*What you are asked to do:* Look below for the line with "presidio vc by" and the line with "Pest-Stop Metal Multi Catch Rat Cage Trap". Copy exactly those two lines and every line between, but not the pictures.

Exercise data Start Marker

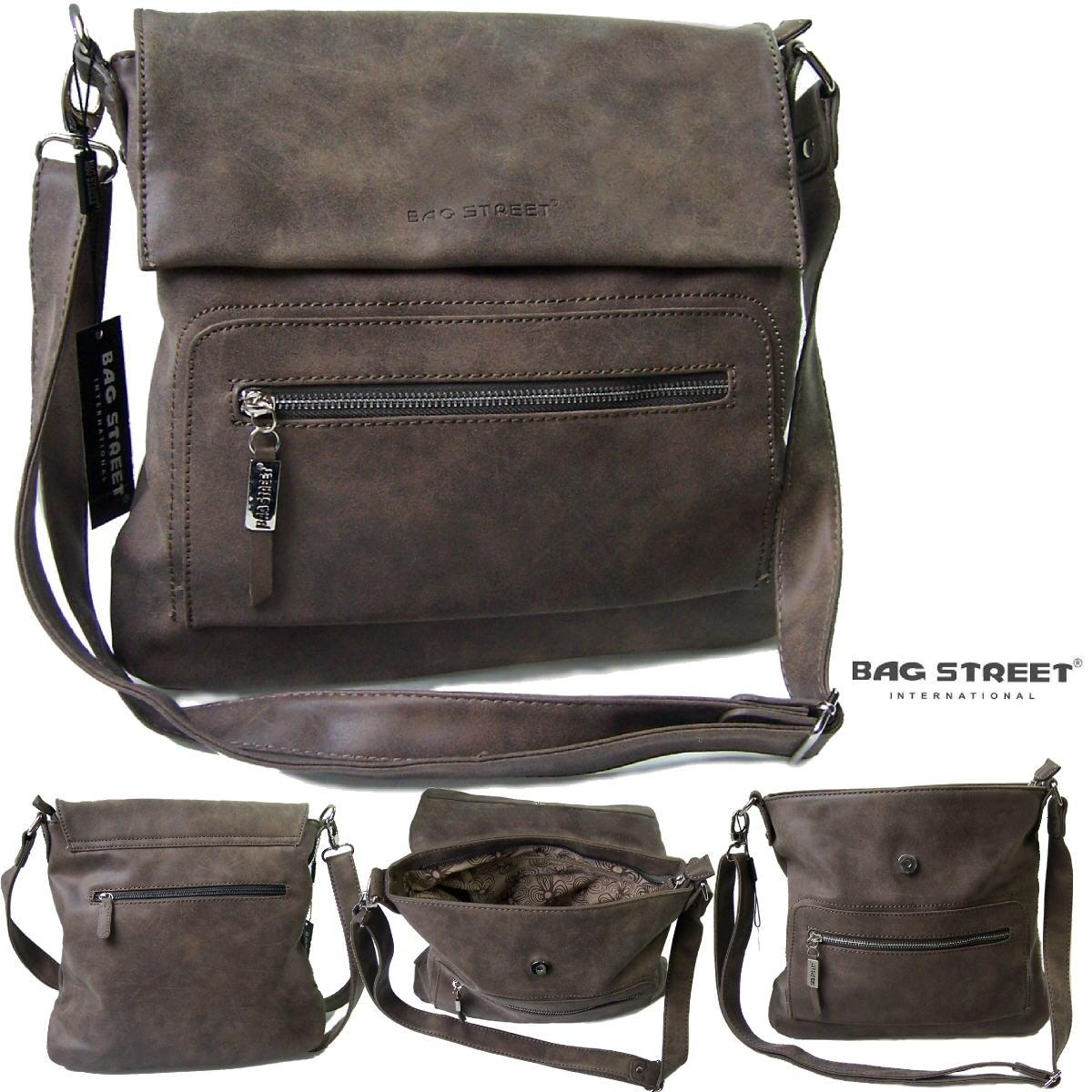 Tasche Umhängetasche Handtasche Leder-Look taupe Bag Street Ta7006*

Exercise data End Marker
Exercise data Start Marker

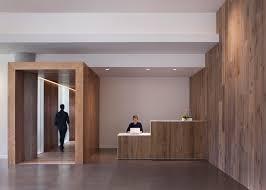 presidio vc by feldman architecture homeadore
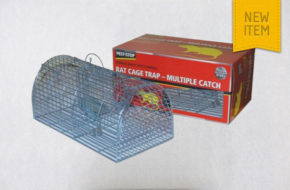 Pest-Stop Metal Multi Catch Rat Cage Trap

Exercise data End Marker

*Result for this task:*
 presidio vc by feldman architecture homeadore
 Pest-Stop Metal Multi Catch Rat Cage Trap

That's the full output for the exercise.